[Collected data]
## start

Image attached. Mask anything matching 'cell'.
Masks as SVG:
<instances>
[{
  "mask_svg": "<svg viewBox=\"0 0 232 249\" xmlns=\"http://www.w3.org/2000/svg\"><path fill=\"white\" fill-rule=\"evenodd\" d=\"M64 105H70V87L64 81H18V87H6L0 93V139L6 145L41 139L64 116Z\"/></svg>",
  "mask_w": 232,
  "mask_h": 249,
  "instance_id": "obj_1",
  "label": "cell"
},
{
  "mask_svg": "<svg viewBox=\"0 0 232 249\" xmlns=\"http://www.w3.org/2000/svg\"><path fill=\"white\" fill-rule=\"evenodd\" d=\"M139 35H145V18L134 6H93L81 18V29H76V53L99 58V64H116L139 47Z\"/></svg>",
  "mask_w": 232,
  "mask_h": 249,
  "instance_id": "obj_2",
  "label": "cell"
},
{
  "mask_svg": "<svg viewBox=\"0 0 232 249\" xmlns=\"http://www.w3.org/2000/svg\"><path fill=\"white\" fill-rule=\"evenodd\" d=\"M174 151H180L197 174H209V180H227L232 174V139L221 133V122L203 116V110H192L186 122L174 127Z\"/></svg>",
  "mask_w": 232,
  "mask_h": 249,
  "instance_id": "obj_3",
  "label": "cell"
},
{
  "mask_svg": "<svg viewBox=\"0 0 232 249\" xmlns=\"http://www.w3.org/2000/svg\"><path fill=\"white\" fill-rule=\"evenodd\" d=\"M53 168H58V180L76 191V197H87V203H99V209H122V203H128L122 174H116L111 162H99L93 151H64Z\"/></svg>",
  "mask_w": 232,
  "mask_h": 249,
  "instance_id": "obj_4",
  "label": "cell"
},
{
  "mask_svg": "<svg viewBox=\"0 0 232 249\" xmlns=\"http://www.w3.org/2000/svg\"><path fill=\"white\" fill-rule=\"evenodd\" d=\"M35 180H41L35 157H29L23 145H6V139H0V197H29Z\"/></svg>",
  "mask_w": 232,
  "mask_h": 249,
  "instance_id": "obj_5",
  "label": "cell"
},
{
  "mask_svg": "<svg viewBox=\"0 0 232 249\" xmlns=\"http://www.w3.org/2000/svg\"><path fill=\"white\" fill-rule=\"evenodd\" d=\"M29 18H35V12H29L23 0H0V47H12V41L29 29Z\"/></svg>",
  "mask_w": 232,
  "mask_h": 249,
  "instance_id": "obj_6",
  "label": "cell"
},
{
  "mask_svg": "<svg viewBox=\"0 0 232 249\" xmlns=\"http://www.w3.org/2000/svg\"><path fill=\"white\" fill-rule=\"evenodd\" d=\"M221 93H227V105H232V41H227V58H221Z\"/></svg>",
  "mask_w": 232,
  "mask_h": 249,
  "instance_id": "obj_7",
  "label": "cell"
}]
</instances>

## end

▸ STATED EXERCISE
Rewrite the rows from the start down through the line containing "35H145V18L134 6H93L81 18V29H76V53L99", swapping every "mask_svg" for "mask_path" and changing nothing else.

▸ REPLY TO THE EXERCISE
Image attached. Mask anything matching 'cell'.
Masks as SVG:
<instances>
[{
  "mask_path": "<svg viewBox=\"0 0 232 249\" xmlns=\"http://www.w3.org/2000/svg\"><path fill=\"white\" fill-rule=\"evenodd\" d=\"M64 105H70V87L64 81H18V87H6L0 93V139L6 145L41 139L64 116Z\"/></svg>",
  "mask_w": 232,
  "mask_h": 249,
  "instance_id": "obj_1",
  "label": "cell"
},
{
  "mask_path": "<svg viewBox=\"0 0 232 249\" xmlns=\"http://www.w3.org/2000/svg\"><path fill=\"white\" fill-rule=\"evenodd\" d=\"M139 35H145V18L134 6H93L81 18V29H76V53L99 58V64H116L139 47Z\"/></svg>",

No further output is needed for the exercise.